TEXT BLOCK:
Content starts

THE IRISH LANGUAGE, DOUGLAS HYDE AND THE GENESIS OF THE GAELIC LEAGUE

By

Joe Brennan


Within twenty years of Parnell’s death Home Rule became just a memory in the minds of the Irish people. During this time the Conservatives were in power and not even Gladstone’s Liberal government “could force Home Rule through a hostile House of Lords” [1]. This led the people to turn away from the Home Rule cause. It is not surprising, that a new type of nationalism began to grow in the 1890’s and early 1900’s…. cultural nationalism.  As McGuire said in his book History of Ireland “ politically the period was devoid of glamour.  Culturally it was vibrant” [2]. This cultural nationalism took many forms including the growth of the G.A.A. (which had been set up in 1884), the setting up of the Abbey Theatre and Anglo-Irish writing in general.  However, one of its most important aspects was the attempt to revive the Irish language by the establishment of the Gaelic league.

 

In the nineteenth century English cultural influence had increased rapidly in Ireland.  This influence had started in the seventeenth century and most Irish people spoke English by the time of the Union.  The nineteenth century saw this influence spread to the country through education and the cheaper and thus more accessible English books which were available. “Traditional Irish customs and pastimes suffered a decline” [3].  Archbishop Croke of Caiseal had lamented the decline in Irish games and this had lead to the establishment of the G.A.A.  At the same time Collins in An Outline of Modern Irish History says, “The disappearance of Irish games and customs was paralleled by the decline in the use of the Irish language.  In 1851 it (Irish) was spoken by twenty-three percent of the population; by 1901 the proportion had fallen to fourteen percent” [4].  Most of the areas with Irish speakers were found in inaccessible areas around the coast.  Some people, like the Fenians, regretted the passing of Irish and in the 1870’s and 1880’s they had formed some societies to preserve the Irish language.

Content ends

TASKS TO COMPLETE:
a. Decide whether each statement below agrees with the essay on the Irish language. Answer yes or no for each and quote the words of the essay that settle it.
(i) The G.A.A. was established in 1884.
(ii) In 1901 Irish was spoken by twenty-three percent of the population.
(iii) Archbishop Croke lamented the decline in Irish games.
b. According to the essay on the Irish language, where were most of the areas with Irish speakers found?
c. Reproduce the stretch of the essay on the Irish language from "Within twenty years" through "the Gaelic league.".

DATASET EXCERPT:
Content starts

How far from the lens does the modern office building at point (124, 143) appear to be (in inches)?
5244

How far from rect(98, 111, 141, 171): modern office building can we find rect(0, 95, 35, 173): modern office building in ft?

Content ends

RESULTS OF THE TASKS:
a.
(i) Yes: "(which had been set up in 1884)"
(ii) No: "by 1901 the proportion had fallen to fourteen percent"
(iii) Yes: "Archbishop Croke of Caiseal had lamented the decline in Irish games"

b. In inaccessible areas around the coast.

c.
Within twenty years of Parnell’s death Home Rule became just a memory in the minds of the Irish people. During this time the Conservatives were in power and not even Gladstone’s Liberal government “could force Home Rule through a hostile House of Lords” [1]. This led the people to turn away from the Home Rule cause. It is not surprising, that a new type of nationalism began to grow in the 1890’s and early 1900’s…. cultural nationalism.  As McGuire said in his book History of Ireland “ politically the period was devoid of glamour.  Culturally it was vibrant” [2]. This cultural nationalism took many forms including the growth of the G.A.A. (which had been set up in 1884), the setting up of the Abbey Theatre and Anglo-Irish writing in general.  However, one of its most important aspects was the attempt to revive the Irish language by the establishment of the Gaelic league.